Chapter Six #4

Whiskey doesn’t look up. “Prez knew what Sophie would be asking. And he recognizes your emotional resistance.”

“My emotional what?”

Sophie smiles. “Resistance.”

“I heard the words. I reject them.”

Whiskey’s phone buzzes. He reads the screen. “House is clear. Garage is a disaster. Wildcat used worse language.”

“That’s my garage,” Derby says proudly.

I should not smile.

I do.

Derby sees it.

For one strange second, the room narrows down to his eyes on my mouth.

Then August says, “Can we get cereal?”

The moment breaks.

Thank God.

Or unfortunately.

I don’t know anymore.

Derby points at him. “You are obsessed.”

“I like marshmallows.”

“That ain’t cereal. That’s candy in a bowl lying about breakfast.”

“I like lying candy.”

Sophie laughs.

Whiskey says, “I’ll add cereal to the list.”

“I don’t need a damn list,” Derby says.

“You absolutely need a list,” Sophie says.

I sit back on the edge of the bed, overwhelmed all over again. They are talking about cereal. Cereal and garages and lists. As if moving a woman and child into a biker’s house under threat from her husband is something that can be handled with logistics and sarcasm.

Maybe here, it can.

That’s the frightening part.

This world shouldn’t make sense.

It keeps making a terrible kind of sense.

I look at August. “Do you want to stay at Derby’s house for a little while?”

He looks at Derby. “Do you have monsters?”

Derby’s face doesn’t change. “Not inside.”

August nods. “Okay.”

My heart squeezes.

Not inside.

Such a simple answer.

Such a dark one.

I look at Sophie. “Okay.”

She nods once, like she knows not to make a victory out of my surrender.

Derby goes still.

I turn to him. “But if this gets weird…”

“It’s already weird.”

“Weirder.”

“Then we deal with weirder.”

“If I want to leave…”

“You leave.”

“If August is uncomfortable…”

“We fix it or you leave.”

“If Jeremy shows up…”

His eyes go mean. “He won’t get to the porch.”

The way he says it should not comfort me.

It does.

I stand. “Then okay.”

There it is.

The decision.

Not a big dramatic thing. Just a tired woman in borrowed pajamas agreeing to move her child into a biker’s house because the clubhouse is too dangerous, the motel is too exposed, and the husband hunting her has made every normal option unsafe.

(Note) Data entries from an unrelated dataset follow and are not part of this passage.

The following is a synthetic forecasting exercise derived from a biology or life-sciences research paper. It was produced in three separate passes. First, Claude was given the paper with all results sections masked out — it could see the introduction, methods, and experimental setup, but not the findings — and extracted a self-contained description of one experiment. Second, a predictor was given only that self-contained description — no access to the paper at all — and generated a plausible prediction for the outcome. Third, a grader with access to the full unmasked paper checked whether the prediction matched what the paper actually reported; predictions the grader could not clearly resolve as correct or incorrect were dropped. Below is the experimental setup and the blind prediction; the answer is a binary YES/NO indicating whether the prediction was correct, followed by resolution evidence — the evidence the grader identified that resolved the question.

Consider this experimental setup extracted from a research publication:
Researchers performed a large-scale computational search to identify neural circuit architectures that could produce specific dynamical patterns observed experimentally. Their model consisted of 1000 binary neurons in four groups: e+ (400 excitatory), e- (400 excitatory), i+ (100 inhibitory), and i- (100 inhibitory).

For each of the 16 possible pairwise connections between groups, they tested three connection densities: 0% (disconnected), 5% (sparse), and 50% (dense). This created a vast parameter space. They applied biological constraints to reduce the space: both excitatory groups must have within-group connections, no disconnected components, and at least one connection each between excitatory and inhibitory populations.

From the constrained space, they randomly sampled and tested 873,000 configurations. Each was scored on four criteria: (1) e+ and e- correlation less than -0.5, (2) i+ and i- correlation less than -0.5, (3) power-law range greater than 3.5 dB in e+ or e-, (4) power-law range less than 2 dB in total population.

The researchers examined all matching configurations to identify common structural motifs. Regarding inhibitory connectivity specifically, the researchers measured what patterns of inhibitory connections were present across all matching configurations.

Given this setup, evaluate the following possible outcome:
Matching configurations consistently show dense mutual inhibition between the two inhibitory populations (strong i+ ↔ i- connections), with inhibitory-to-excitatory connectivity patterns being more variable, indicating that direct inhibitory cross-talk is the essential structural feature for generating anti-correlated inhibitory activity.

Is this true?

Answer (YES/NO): NO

Derby watches me like he understands all of that and hates it.

“Pack what you need,” he says.

Not an order.

A start.

So I do.

Sophie helps me sort clothes from the boxes while August finishes breakfast on the bed.

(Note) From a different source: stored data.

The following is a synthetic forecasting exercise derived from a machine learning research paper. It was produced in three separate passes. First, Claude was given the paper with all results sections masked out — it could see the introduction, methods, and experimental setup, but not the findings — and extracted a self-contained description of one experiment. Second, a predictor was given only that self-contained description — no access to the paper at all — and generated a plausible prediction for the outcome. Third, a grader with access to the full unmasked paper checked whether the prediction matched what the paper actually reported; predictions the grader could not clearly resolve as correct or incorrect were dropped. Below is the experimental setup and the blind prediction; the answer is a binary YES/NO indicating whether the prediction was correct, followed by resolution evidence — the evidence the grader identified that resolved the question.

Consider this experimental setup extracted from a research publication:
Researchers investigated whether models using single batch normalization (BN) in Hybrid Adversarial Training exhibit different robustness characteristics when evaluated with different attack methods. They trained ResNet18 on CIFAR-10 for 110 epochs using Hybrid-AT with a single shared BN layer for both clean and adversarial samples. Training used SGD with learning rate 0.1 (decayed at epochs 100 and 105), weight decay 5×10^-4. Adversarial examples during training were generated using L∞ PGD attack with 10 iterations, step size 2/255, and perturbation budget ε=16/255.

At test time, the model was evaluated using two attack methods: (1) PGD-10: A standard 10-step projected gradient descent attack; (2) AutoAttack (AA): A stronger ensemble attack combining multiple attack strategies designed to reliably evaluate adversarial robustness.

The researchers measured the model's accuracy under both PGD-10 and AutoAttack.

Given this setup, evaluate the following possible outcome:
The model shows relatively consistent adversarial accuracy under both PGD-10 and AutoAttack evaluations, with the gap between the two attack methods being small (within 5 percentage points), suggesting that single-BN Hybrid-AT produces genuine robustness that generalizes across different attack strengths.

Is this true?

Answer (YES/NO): NO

Whiskey leaves to handle whatever Whiskey handles.

Derby stays in the hall unless we hand him something.

He takes each bag or box without comment, except once when I give him the one with my mother’s things and his hands slow.

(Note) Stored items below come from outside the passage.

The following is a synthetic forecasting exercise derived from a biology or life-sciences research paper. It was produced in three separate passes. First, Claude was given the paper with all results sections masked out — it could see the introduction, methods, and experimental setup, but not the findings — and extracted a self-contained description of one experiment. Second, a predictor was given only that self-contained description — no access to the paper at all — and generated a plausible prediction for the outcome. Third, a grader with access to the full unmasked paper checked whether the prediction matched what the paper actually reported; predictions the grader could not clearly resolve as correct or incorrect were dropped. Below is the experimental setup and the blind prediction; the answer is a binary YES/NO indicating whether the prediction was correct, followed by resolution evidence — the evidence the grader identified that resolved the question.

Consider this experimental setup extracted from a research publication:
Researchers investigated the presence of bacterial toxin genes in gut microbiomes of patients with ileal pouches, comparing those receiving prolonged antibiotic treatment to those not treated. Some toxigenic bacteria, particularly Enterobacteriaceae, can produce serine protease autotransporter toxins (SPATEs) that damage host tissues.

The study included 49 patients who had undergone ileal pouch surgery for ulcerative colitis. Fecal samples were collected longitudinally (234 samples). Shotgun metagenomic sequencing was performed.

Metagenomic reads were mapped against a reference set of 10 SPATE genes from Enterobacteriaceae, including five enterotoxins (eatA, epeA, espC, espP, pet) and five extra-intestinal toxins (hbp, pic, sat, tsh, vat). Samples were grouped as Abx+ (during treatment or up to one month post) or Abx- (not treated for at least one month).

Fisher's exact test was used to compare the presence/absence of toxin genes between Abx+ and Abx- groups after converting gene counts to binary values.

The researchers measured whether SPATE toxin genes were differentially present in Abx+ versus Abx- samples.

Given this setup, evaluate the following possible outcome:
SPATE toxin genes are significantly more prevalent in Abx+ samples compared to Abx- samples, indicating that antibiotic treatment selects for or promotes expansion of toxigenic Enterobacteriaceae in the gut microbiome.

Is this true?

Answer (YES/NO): NO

“Careful with this one,” I say.

He nods. “I know.”

Not I will be.

I know.

As if he understands some boxes carry more dead people than paper.

Sophie finds my jeans from yesterday and a clean top balled in the corner of a bag. I change in the bathroom, keeping the door locked even though no one tries to open it. My clothes smell like road and fear, but they are mine. I tie my shoes. Wash my face. Stare at myself in the mirror.

I look awful.

Swollen eyes. Pale lips. Hair impossible. A bruise just visible near the collar of my shirt if I move wrong.

But I’m upright.

I brush my fingers under my eyes, smooth my hair as best I can, and lift my chin at the woman in the mirror.

There she is.

Not pretty today.

Not polished enough.

But present.

That has to count too.

When I step back into the room, Derby is waiting near the stairs with two bags in one hand and August’s dinosaur bag in the other. August has decided Derby is responsible for Blue Rex’s transportation and has given him very specific instructions.

“Don’t squish his neck.”

Derby looks down at the bag. “Kid, I have carried guns, cash, injured men, stolen trophies, and one drunk prospect who vomited in my saddlebag. I can handle a dinosaur.”

August frowns. “Blue Rex is not stolen.”

“Good for him.”

“Or drunk.”

“Even better.”

Sophie touches my arm. “Ready?”

No.

“Yes.”

We go downstairs.

The clubhouse looks different in daylight.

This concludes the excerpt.